A competência envolvendo os litígios instaurados entre atletas profissionais de futebol e os clubes empregadores há muito causam discussões e divergências de posicionamento em nossos Tribunais.

Antes do advento da Constituição Federal de 1988, existia a discussão acerca da competência da Justiça do Trabalho para julgar as demandas decorrentes dos contratos laborais entre atletas e clubes.

Isso ocorria por conta do que dispunha o art. 29 da Lei n. 6.354/19766 - conhecida como a Lei do Passe - que determinava que somente depois de esgotadas todas as instâncias da Justiça Desportiva o litígio decorrente da relação laboral entre clubes e atletas poderia ser submetido à apreciação da Justiça do Trabalho.
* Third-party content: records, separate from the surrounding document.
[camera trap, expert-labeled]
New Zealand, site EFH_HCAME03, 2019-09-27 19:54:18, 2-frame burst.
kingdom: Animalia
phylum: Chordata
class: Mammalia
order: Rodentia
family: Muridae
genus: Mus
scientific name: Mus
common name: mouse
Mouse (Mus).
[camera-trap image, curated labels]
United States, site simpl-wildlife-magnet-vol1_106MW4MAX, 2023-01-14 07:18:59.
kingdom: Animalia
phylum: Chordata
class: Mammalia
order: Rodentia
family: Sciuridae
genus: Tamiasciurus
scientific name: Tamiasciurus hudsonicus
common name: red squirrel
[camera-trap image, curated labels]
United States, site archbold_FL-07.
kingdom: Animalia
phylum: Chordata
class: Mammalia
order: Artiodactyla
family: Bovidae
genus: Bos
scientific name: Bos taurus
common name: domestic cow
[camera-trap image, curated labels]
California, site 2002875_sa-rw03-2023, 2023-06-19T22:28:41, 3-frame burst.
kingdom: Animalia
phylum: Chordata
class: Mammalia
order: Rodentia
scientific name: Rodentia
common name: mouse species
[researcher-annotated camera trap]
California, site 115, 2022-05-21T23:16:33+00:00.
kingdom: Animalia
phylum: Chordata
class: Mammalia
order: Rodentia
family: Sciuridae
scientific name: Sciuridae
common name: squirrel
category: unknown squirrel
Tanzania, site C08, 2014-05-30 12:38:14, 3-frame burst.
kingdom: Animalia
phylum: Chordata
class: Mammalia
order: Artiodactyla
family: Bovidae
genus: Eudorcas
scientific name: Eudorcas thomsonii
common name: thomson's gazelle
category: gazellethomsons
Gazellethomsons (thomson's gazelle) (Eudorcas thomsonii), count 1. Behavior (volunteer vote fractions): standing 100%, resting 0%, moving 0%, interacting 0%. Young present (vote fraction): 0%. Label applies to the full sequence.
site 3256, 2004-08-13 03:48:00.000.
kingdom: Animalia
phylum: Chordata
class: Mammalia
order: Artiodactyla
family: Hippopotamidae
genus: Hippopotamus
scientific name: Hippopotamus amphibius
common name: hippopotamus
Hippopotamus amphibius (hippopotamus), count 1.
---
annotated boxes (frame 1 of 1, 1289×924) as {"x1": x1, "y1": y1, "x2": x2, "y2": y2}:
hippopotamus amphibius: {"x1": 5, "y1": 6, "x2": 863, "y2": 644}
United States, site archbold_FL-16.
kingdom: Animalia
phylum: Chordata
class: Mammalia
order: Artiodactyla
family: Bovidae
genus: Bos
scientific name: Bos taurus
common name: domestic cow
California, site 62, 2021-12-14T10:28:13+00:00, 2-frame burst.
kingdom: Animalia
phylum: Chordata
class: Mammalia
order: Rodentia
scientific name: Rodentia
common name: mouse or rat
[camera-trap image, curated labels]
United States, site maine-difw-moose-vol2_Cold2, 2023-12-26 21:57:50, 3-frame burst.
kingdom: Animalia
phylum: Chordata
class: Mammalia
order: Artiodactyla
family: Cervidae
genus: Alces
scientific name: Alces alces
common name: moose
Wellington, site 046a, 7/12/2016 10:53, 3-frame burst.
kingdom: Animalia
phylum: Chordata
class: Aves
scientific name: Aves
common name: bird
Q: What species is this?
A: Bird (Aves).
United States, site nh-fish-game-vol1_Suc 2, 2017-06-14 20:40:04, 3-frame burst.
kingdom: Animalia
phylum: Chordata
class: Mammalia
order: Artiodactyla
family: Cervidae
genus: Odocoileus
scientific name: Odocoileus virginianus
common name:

Nossa Carta Magna de 1988, em seu art. 217, § 1º7 derrogou o art. 29 ao determinar e delimitar a competência da Justiça Desportiva como sendo a de apreciar ações relativas à disciplina e às competições desportivas. Posteriormente, em março de 2011, a Lei n. 12.395/20118 revogou expressamente a Lei do Passe.

Atualmente, quando os assuntos da competência da Justiça do Trabalho nas relações laborais entre clubes e atletas profissionais de futebol parecia estar completamente superado, começaram a surgir decisões conflitantes sob o ponto de vista da competência territorial. No intuito de definir a competência ratione loci, devido principalmente à falta de legislação específica sobre o tema, alguns operadores do direito têm entendido ser crível equiparar atletas aos profissionais de outras categorias, tais como os artistas circenses e os vendedores ou representantes comerciais, por exemplo.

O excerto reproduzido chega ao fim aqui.